Let me know if I can provide any other information.
Component/s: (was: PySpark)
SQL
> Metadata gets lost when selecting a field of a StructType
> ---------------------------------------------------------
>
> Key: SPARK-15642
> URL: https://issues.apache.org/jira/browse/SPARK-15642
> Project: Spark
> Issue Type: Bug
> Components: SQL
> Affects Versions: 1.6.0, 1.6.1
> Reporter: Christian Zommerfelds
>
> Hi,
> When working with Data Frames, sometimes I find myself needing to write a function that creates multiple columns. Since that is not directly possible, I create a function that returns a StructType, and then call select() to assign the fields to different columns. However, I noticed that the metadata gets lost when I do that.
> Example:
> {code}
> In: schema = StructType([StructField('foo', StructType([
> StructField('features', ArrayType(IntegerType())),
> StructField('label', DoubleType(), False,
> {'ml_attr': {'type': 'nominal', 'vals': ['0.0', '1.0']}}
> )
> ]))])
> In: df = sqlContext.createDataFrame([Row(foo=Row(features=[1,2], label=0.0)), Row(foo=Row(features=[3,4], label=1.0))], schema)

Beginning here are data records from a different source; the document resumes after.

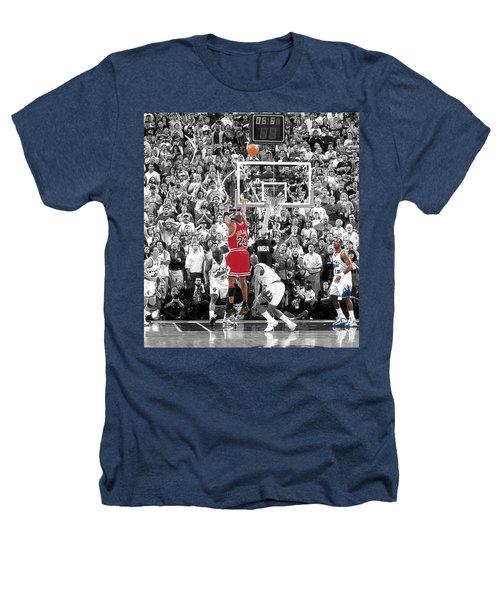 Michael Jordan Buzzer Beater Heathers T-Shirt by Brian Reaves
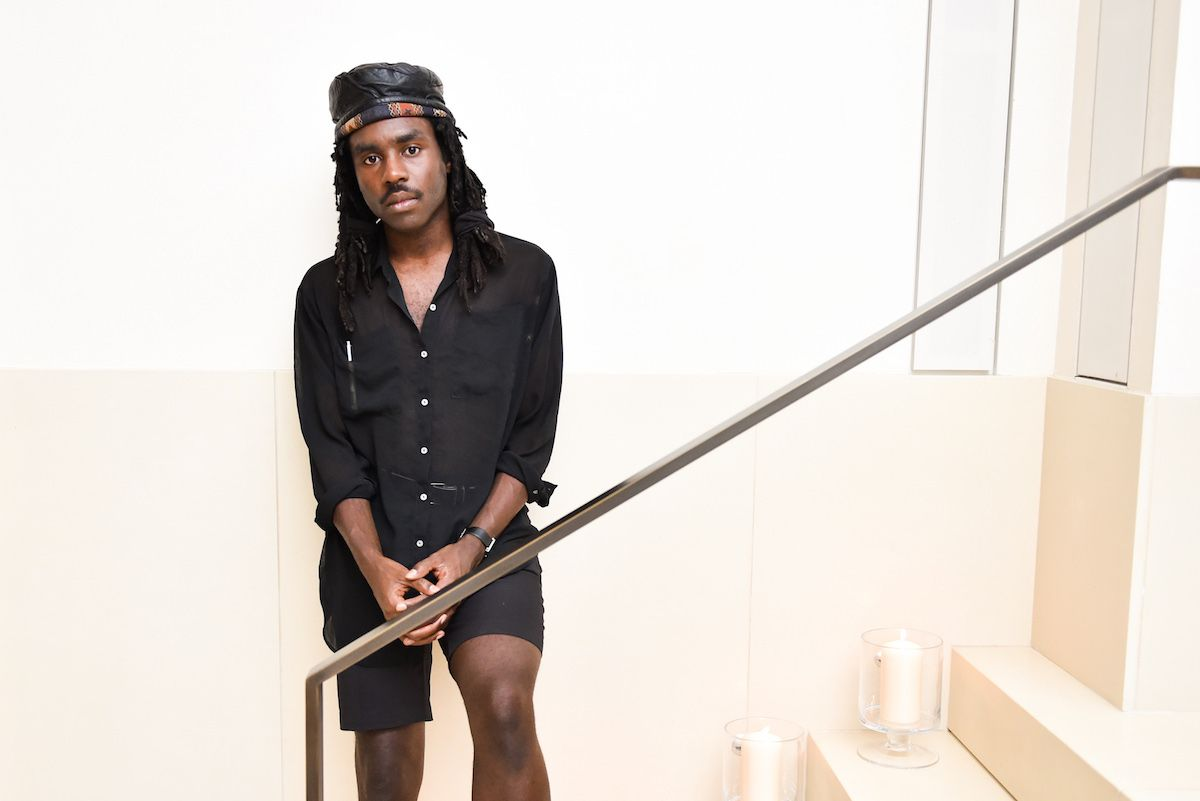 "UPDATE: Blood Orange Releases New Video, And His New Album ""Freetown Sound"" Three Days Ahead of Schedule"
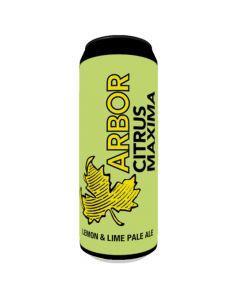 Arbor Citrus Maxima Lemon & Lime Pale 568ml 4%
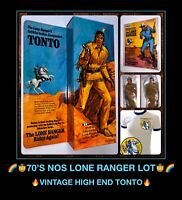 NOS vtg 70s Hubley TONTO Gabriel Marx LONE RANGER Rides Again Action Figure Doll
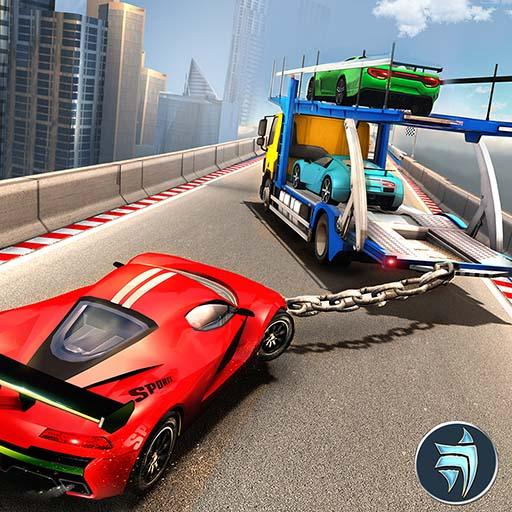 Chained Car Transport Truck Driving Games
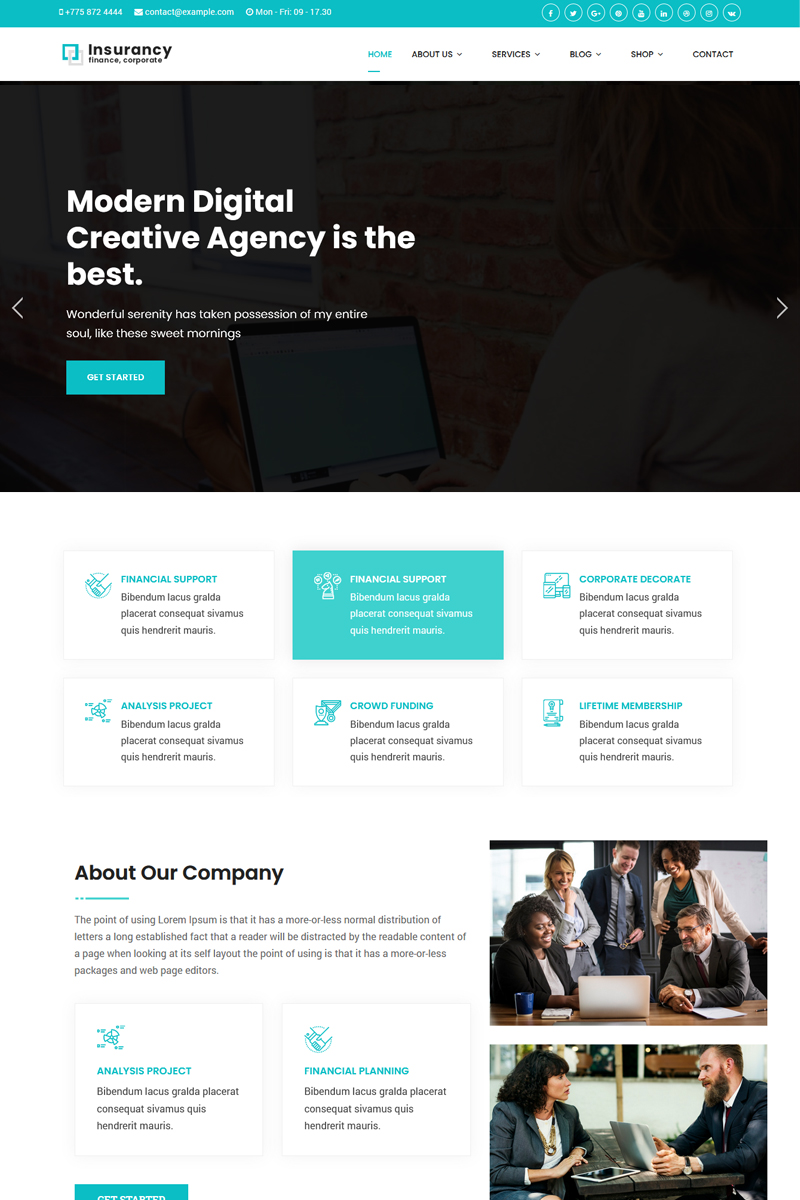 Responsive Insurancy - Insurance Business with Page Builder Joomla #79954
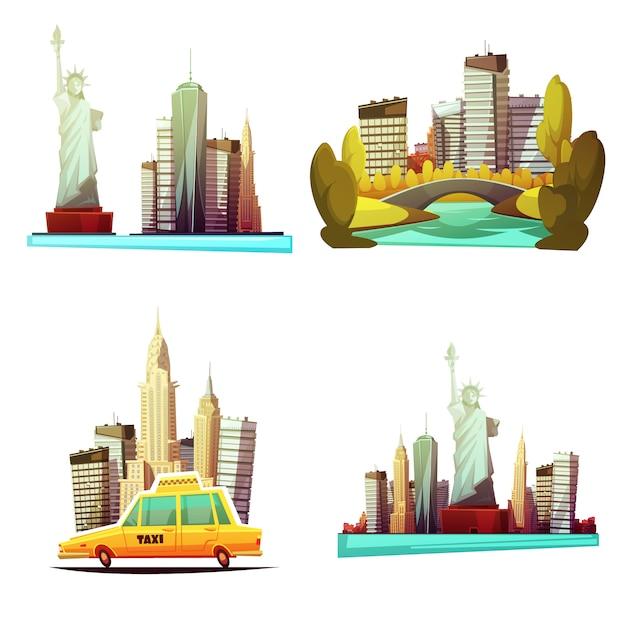 Composizioni del centro di new york del fumetto con il parco centrale della carrozza della statua della libertà di skylines giallo Vettore gratuito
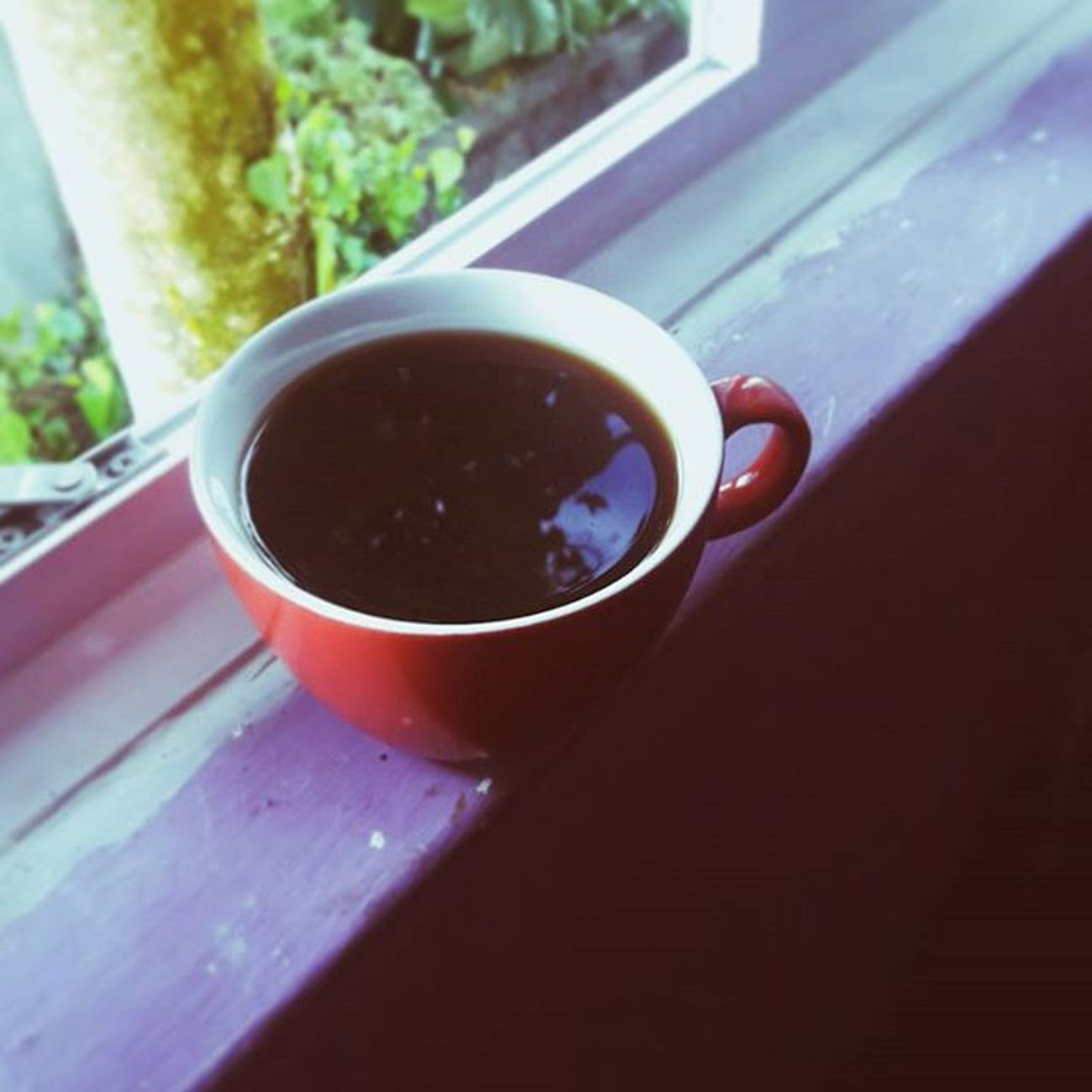 When the need for coffee is real😐😐 Blackcoffee Alldayeveryday  Caffeine Booster Windyday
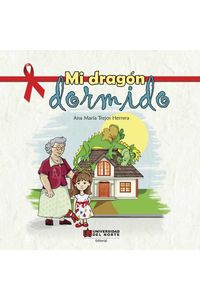 bw-mi-dragoacuten-dormido-u-del-norte-editorial-9789587417579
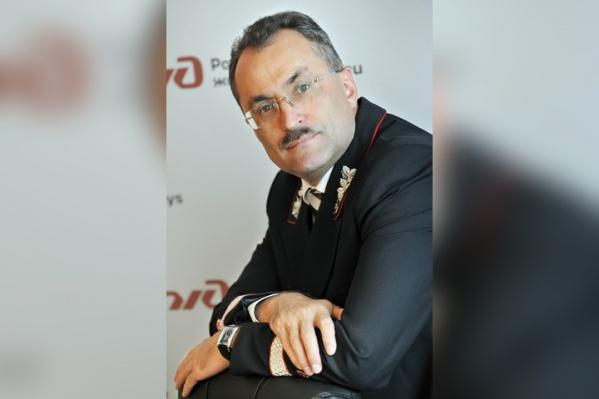 Анатолий Храмцов проработал на ЮУЖД 32 года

> In: df.schema.fields[0].dataType.fields[1].metadata
> Out: {'ml_attr': {'type': 'nominal', 'vals': ['0.0', '1.0']}}
> In: df2 = df.select(df.foo['label'])
> In: df2.schema.fields[0].metadata
> Out: {}
> {code}
> Expected: same metadata (ml_attrib...)
> My work around is to create a new Data Frame from RDD, because as far as I know PySpark doesn't support adding metadata once the DF is created (should I create another issue for that?). Work around example:
> {code}
> In: df3 = sqlContext.createDataFrame(df2.rdd, StructType([schema.fields[0].dataType.fields[1]]))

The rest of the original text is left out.